▶ TRAVAIL DEMANDÉ
A. D'après l'extrait sur les humanités digitales, en quelles années le professeur Carl Woese est-il né et mort ?
B. Rédigez la suite de l'extrait sur les humanités digitales, en partant de sa dernière phrase.

═══ EXTRAIT DU DOCUMENT

L’interdisciplinarité est au cœur des humanités digitales. Elargissant encore davantage l’émulation entre les sciences, cette discipline naissante – désormais établie comme telle – n’a cessé de faire émerger de nouvelles connexions et de redessiner les frontières entre les sciences humaines et une dimension numérique, au contact de laquelle chaque discipline découvre un potentiel extraordinaire et se voit confrontée à des questionnements inédits. Une immersion dans le flot des conférences et débats de la troisième journée des DH 2014 de Lausanne offre un bel aperçu de la richesse des enjeux à l’œuvre au sein des humanités digitales.
L’accès aux technologies de numérisation, la navigation facilitée et plus « humaine » à travers plusieurs dizaine de gigabytes d’information, l’amélioration d’interfaces de réalité augmentée, l’utilisation de documents numériques à l’école, la reconstruction d’une géographie numérique du passé ou l’analyse de dissidences politiques sur l’Internet ; autant de sujets de nature extrêmement variée que nous retrouvons au carrefour des humanités digitales.
S’il nous faut commencer cette journée d’exploration des humanités numériques, c’est certainement avec CHRISTOPHER PROM (Illinois, USA), qui s’intéresse à l’exploitation du fond d’archives du professeur Carl Woese (1928-2012) sous l’angle de trois questions fondamentales : Quelle information préserver et rendre accessible ? Quelle preuve scientifique nous fournit cette information ? Comment celle-ci peut-elle être utilisée ? Tâche monumentale pour l’archiviste que d’évaluer l’importance des documents, de déterminer les connexions entre les données et de faciliter la reconstruction de sens, dans le but de permettre au chercheur d’établir les circonstances et le contexte de production scientifique et de définir le cheminement logique du docteur Woese. Dans cette perspective, Christopher Prom met l’accent sur trois étapes essentielles du travail d’archivage. A savoir : la préservation des archives ; leur curation et la facilitation d’accès grâce à l’utilisation indispensable de métadonnées ; enfin le travail d’anthropologie de la recherche scientifique grâce à une documentation fournissant des informations sur les lieux et contextes de construction du savoir – photos du bureau de Woese, courriels, etc. Et tandis que de ce côté des humanités digitales l’enjeu réside dans la capacité à reconstruire et organiser fidèlement la matière dans un processus épistémologique minutieux, dans d’autres sphères du monde des archives digitales, l’urgence est à la numérisation rapide de documents en danger.

══════
═══ ENTRÉES AFFICHÉES

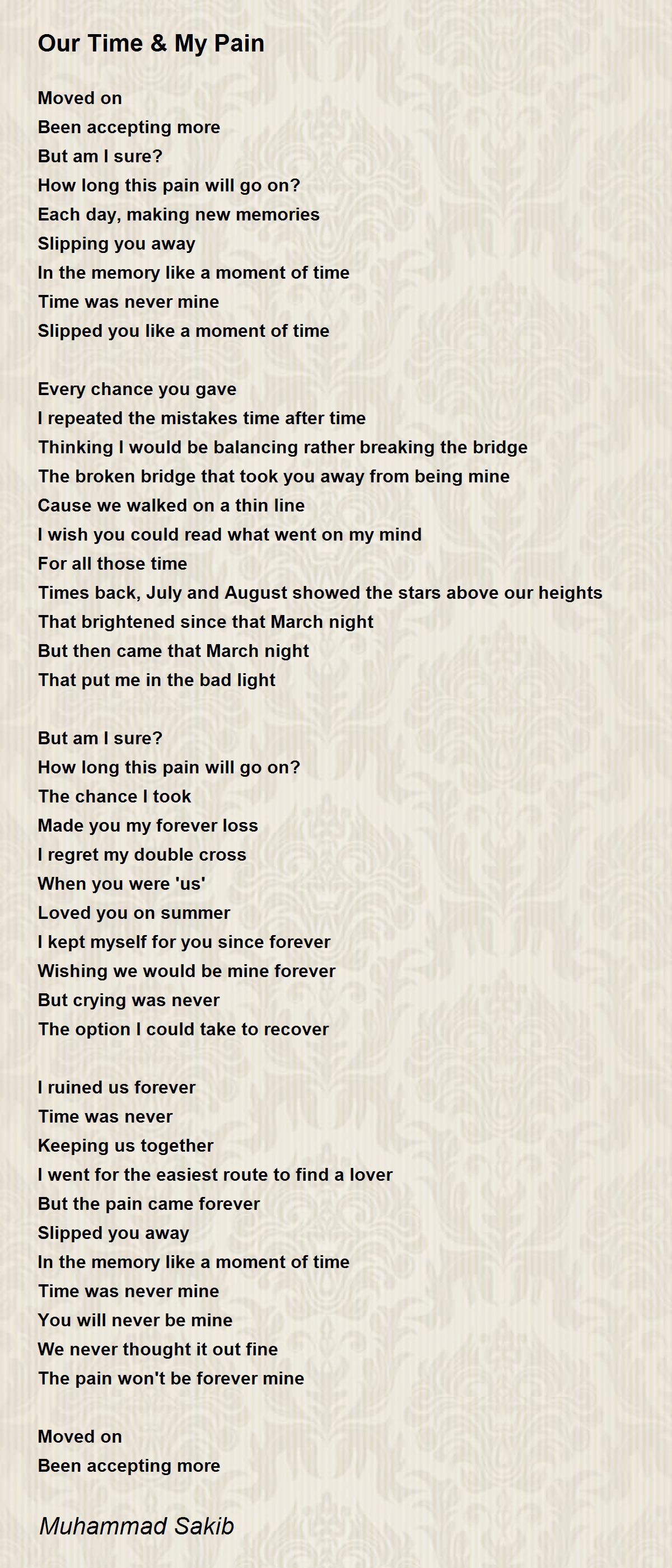 Our Time & My Pain

Moved on
Been accepting more
But am I sure?
How long this pain will go on?
Each day, making new memories
Slipping you away
In the memory like a moment of time
Time was never mine
Slipped you like a moment of time

Every chance you gave
I repeated the mistakes time after time
Thinking I would be balancing rather breaking the bridge
The broken bridge that took you away from being mine
Cause we walked on a thin line
I wish you could read what went on my mind
For all those time
Times back, July and August showed the stars above our heights
That brightened since that March night
But then came that March night
That put me in the bad light

But am I sure?
How long this pain will go on?
The chance I took
Made you my forever loss
I regret my double cross
When you were 'us'
Loved you on summer
I kept myself for you since forever
Wishing we would be mine forever
But crying was never
The option I could take to recover

I ruined us forever
Time was never
Keeping us together
I went for the easiest route to find a lover
But the pain came forever
Slipped you away
In the memory like a moment of time
Time was never mine
You will never be mine
We never thought it out fine
The pain won't be forever mine

Moved on
Been accepting more

Muhammad Sakib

══════

▶ RÉPONSES OBTENUES
A. Il est né en 1928 et mort en 2012.

B.
Au Soudan, MARILYN DEEGAN (Londres, GB) travaille en collaboration avec l’ONG SUDAAK (Sudanese Association for the Archiving of Knowledge) pour « garantir à long terme la préservation, l’integration, l’authenticité et l’accessibilité » à un nombre colossal de documents et objets culturels. Face à l’ampleur de certains fonds – plus de 76 millions de négatifs recouvrant plus d’un siècle ou un héritage archéologique de plus de 4000 ans – souvent, les moyens manquent, en raison notamment des sanctions imposées au Soudan et du manque de fonds attribués au projet. Ainsi, il arrive que les smartphones et autres tablettes de l’équipe viennent renforcer les scanners mis à disposition. Mais surtout, le manque le plus cruel est celui des indispensables métadonnées qui permettrait d’interpréter et de donner du sens aux documents (sans quoi l’objet-archive existe-t-il vraiment ?). Fort heureusement, tandis que les recherches de fonds se poursuivent, de nouvelles collaborations voient le jour et le Soudan digital bénéficie d’une ossature déjà solide, dont notamment des outils de recherche numérique dans les fonds de l’Université de Khartoum ou les quelques 27'000 heures d’enregistrements historiques numérisés par la radio nationale, auxquels s’ajouteront bientôt la suite des archives de la télévision et de la radio soudanaises, numérisées par l’Université de Bergen (Norvège). Dans un Soudan en pleine construction et aux prises avec des tensions politique mais « possédant plus de pyramides que l’Egypte » (les Soudanais aiment à le rappeler nous dit Marilyn Deegan), la solidification et la démocratisation de l’accès à cet héritage culturel ne peuvent que renforcer la mémoire et l’identité du pays.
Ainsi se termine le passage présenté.